Dataiku DSS Execution Engine Best Practices

22 Abr 2026 Dataiku DSS Execution Engine Best Practices

Posted at 07:00h in Enterprise BI, ETL by Jose L.S

Dataiku DSS enables teams to design and automate end-to-end data workflows through a collaborative interface with limited coding effort. One of the most important decisions when building a pipeline is choosing the right execution engine. Dataiku offers several options, including its native DSS engine and external SQL engines, each with different trade-offs in performance, scalability, and resource usage. This article outlines how to choose between them and where a hybrid approach makes sense.

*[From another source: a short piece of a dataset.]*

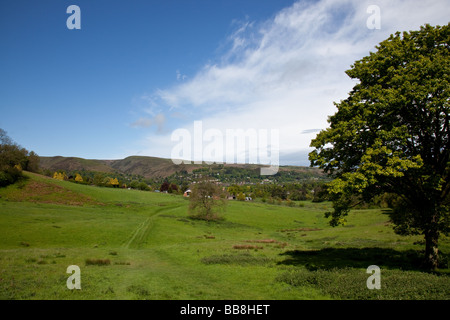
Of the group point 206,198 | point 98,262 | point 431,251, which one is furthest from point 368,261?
point 206,198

Understanding Dataiku Execution Engines

DSS Engine

The DSS engine runs computations directly in memory or on the application server, making it ideal for fast experimentation and smaller datasets.

How does it work?

When you use the DSS engine, Dataiku processes data directly within its environment. This means transformations, formulas, and even Python or R code are executed on the DSS server rather than being pushed to external systems.

Advantages

Flexibility: Supports complex transformations, custom Python or R code, and visual recipes.
Ease of use: No need to write SQL, making it accessible for non-technical users.
Transparency: Errors and logs are clearly visible within the platform, making debugging easier.
Rapid prototyping: Well-suited to testing ideas and building workflows quickly.

Limitations

Scalability: Performance can degrade with large datasets due to memory and CPU constraints.
Resource usage: Consumes DSS server resources, which may affect other users or processes.
Not optimised for big data: For large-scale operations, external engines like SQL or Spark are typically more efficient.

Error Handling

One of the advantages of the DSS engine is its transparent and customisable error handling. When a step fails, Dataiku provides detailed logs and error messages directly in the interface, often making it easier to trace the issue to a specific transformation or script. By contrast, with the SQL engine, errors are reported by the database itself, and messages can be vaguer or more technical depending on the SQL dialect and configuration. This can make debugging more difficult, particularly for users with limited SQL knowledge.

SQL Engine

With the SQL engine, transformations are delegated to the connected database, using its own optimisation and indexing.

How does it work?

When you select the SQL engine for a recipe, Dataiku translates the visual steps or formulas into SQL code. The code is then sent to the database, which executes the operations and returns the results. This approach is particularly effective when working with large datasets stored in relational databases like PostgreSQL, Oracle, or Snowflake.

Advantages

Performance: Executes directly on the database, which is optimised for handling large volumes of data.
Scalability: Benefits from the database infrastructure, including parallel processing and indexing.
Efficiency: Reduces data movement by keeping operations close to the data source.
Integration: Works well with enterprise data warehouses and cloud databases.

Limitations

Transformation constraints: Limited to operations that can be expressed in SQL, so complex logic may not be supported.
SQL dialect sensitivity: SQL syntax varies across databases, which can lead to compatibility issues.
Requires SQL knowledge: Users may need a working understanding of SQL to troubleshoot or customise queries.

DSS Engine vs SQL Engine

The table below compares the DSS and SQL engines across the main decision points:

Feature	DSS Engine	SQL Engine
Execution location	Local, in memory or on the DSS server	Push-down to the database through SQL execution
Performance	Good for small to medium datasets	Optimised for large datasets
Scalability	Limited by server memory and CPU	Scales with database infrastructure
Transformation flexibility	Supports complex logic, Python, and custom code	Limited to SQL-compatible transformations
Ease of use	Intuitive, with no SQL knowledge required	Requires an understanding of SQL and database structure
Resource usage	Consumes DSS server resources	Uses database resources
Error handling	Errors shown clearly in DSS, usually easier to trace and debug	Depends on database messages, which may be more technical or less transparent
Best use cases	Data preparation, prototyping, and small workflows	Large datasets, production pipelines, and joins
Limitations	Slower on large datasets and more memory-intensive	Less flexible, with potential SQL dialect issues

Let’s look at a few practical scenarios that show where each engine performs best.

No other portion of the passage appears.